TEXTO PARA LEITURA
╔══

Além das PECs, nós temos dois projetos de lei em tramitação, os quais foram propostos pelo governo federal.

O Projeto de Lei nº 3.887/2020 visa a instituição da Contribuição Social sobre Operações com Bens e Serviços (CBS), extinguindo a PIS e COFINS, mas mantendo a arrecadação da nova contribuição nas mãos da União.

Percebemos claramente que esta primeira etapa de propostas de alteração do sistema tributário brasileiro (apesar de ter outras nuances, mas compilamos até aqui, os principais aspectos), tem como objeto a simplificação da tributação sobre o consumo, no sentido de unificar a cobrança em um ou poucos tributos, o que leva a uma maior facilitação na fiscalização e arrecadação de valores.

Além dessas propostas, temos uma “segunda etapa da reforma tributária”, representada pelo Projeto de Lei nº 2.337/2021, o qual visa, primordialmente, promover alterações no Imposto de Renda, tendo como principais pontos: a) revogar a isenção de incidência de IRPF sobre os lucros e dividendos, alterando o art. 10 da Lei nº 9.249/1995; b) promover a atualização da tabela progressiva do IRPF; c) reduzir a alíquota do IRPJ; dentre outras alterações.

Ao analisar as linhas acima escritas, devo lançar uma pergunta imprescindível ao leitor: podemos afirmar que as propostas em tramitação no Congresso Nacional, encerram uma verdadeira reforma tributária?

A reflexão deve ser profunda e é extremamente necessária.

╚══

OBJETIVO 1
Reproduza palavra por palavra as linhas do exercício, da primeira até a que contém "1228 inches", incluindo as duas.
O texto e as linhas do exercício têm origens diferentes.

DADOS DO EXERCÍCIO

╔══

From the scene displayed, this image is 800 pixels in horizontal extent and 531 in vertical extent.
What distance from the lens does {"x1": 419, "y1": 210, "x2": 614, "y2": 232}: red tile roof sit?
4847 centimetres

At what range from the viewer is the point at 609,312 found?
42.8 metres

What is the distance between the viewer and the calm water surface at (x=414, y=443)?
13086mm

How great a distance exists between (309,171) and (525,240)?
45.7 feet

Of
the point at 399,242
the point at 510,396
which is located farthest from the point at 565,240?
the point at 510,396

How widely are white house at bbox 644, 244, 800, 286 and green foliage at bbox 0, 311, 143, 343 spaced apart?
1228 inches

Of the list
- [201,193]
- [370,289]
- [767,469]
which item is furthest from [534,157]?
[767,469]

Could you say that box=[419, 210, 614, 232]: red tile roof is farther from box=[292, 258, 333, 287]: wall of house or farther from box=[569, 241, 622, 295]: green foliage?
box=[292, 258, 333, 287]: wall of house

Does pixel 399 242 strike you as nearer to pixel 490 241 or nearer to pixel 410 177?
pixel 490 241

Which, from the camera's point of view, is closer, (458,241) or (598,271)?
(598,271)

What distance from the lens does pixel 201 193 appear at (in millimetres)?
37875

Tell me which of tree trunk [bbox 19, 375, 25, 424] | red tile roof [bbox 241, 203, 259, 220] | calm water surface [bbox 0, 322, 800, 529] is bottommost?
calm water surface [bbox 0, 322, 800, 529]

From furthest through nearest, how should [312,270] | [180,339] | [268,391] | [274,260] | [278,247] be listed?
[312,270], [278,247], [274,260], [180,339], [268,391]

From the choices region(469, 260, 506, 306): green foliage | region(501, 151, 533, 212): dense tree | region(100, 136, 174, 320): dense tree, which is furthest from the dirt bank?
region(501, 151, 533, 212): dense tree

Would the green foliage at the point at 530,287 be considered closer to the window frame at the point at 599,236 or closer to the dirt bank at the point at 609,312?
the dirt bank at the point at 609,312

╚══

OBJETIVO 2
Passe para o inglês esta frase do texto sobre a reforma tributária: "Além das PECs, nós temos dois projetos de lei em tramitação, os quais foram propostos pelo governo federal."

RESPOSTA CORRETA 1
From the scene displayed, this image is 800 pixels in horizontal extent and 531 in vertical extent.
What distance from the lens does {"x1": 419, "y1": 210, "x2": 614, "y2": 232}: red tile roof sit?
4847 centimetres

At what range from the viewer is the point at 609,312 found?
42.8 metres

What is the distance between the viewer and the calm water surface at (x=414, y=443)?
13086mm

How great a distance exists between (309,171) and (525,240)?
45.7 feet

Of
the point at 399,242
the point at 510,396
which is located farthest from the point at 565,240?
the point at 510,396

How widely are white house at bbox 644, 244, 800, 286 and green foliage at bbox 0, 311, 143, 343 spaced apart?
1228 inches

RESPOSTA CORRETA 2
In addition to the PECs, we have two bills under consideration, which were proposed by the federal government.